Highlights

Mixed precision support for all models

torchvision models now support mixed-precision training via the new torch.cuda.amp package. Using mixed precision support is easy: just wrap the model and the loss inside a torch.cuda.amp.autocast context manager.
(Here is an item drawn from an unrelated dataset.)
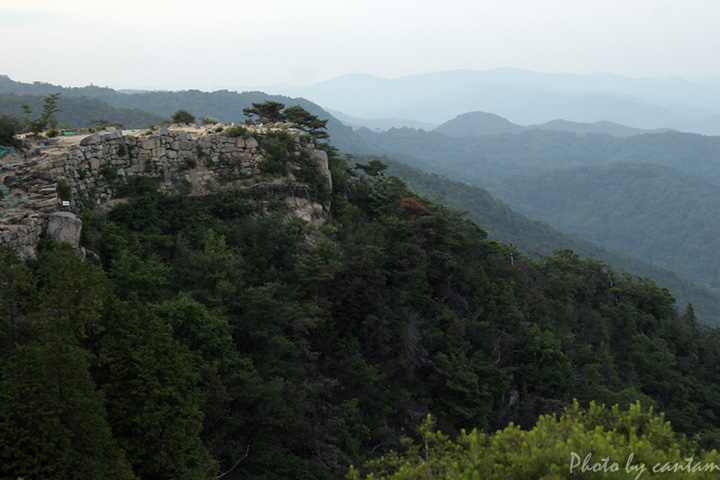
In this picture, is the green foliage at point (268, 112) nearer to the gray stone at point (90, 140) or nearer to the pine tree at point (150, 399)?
the gray stone at point (90, 140)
Here is an example with Faster R-CNN:

import torch, torchvision

device = torch.device('cuda')

model = torchvision.models.detection.fasterrcnn_resnet50_fpn()
model.to(device)

input = [torch.rand(3, 300, 400, device=device)]
boxes = torch.rand((5, 4), dtype=torch.float32, device=device)
boxes[:, 2:] += boxes[:, :2]
target = [{"boxes": boxes,
          "labels": torch.zeros(5, dtype=torch.int64, device=device),
          "image_id": 4,
          "area": torch.zeros(5, dtype=torch.float32, device=device),
          "iscrowd": torch.zeros((5,), dtype=torch.int64, device=device)}]

# use automatic mixed precision
with torch.cuda.amp.autocast():
    loss_dict = model(input, target)
losses = sum(loss for loss in loss_dict.values())
# perform backward outside of autocast context manager
losses.backward()

New pre-trained segmentation models

This releases adds pre-trained weights for the ResNet50 variants of Fully-Convolutional Networks (FCN) and DeepLabV3.
They are available under torchvision.models.segmentation, and can be obtained as follows:

torchvision.models.segmentation.fcn_resnet50(pretrained=True)
torchvision.models.segmentation.deeplabv3_resnet50(pretrained=True)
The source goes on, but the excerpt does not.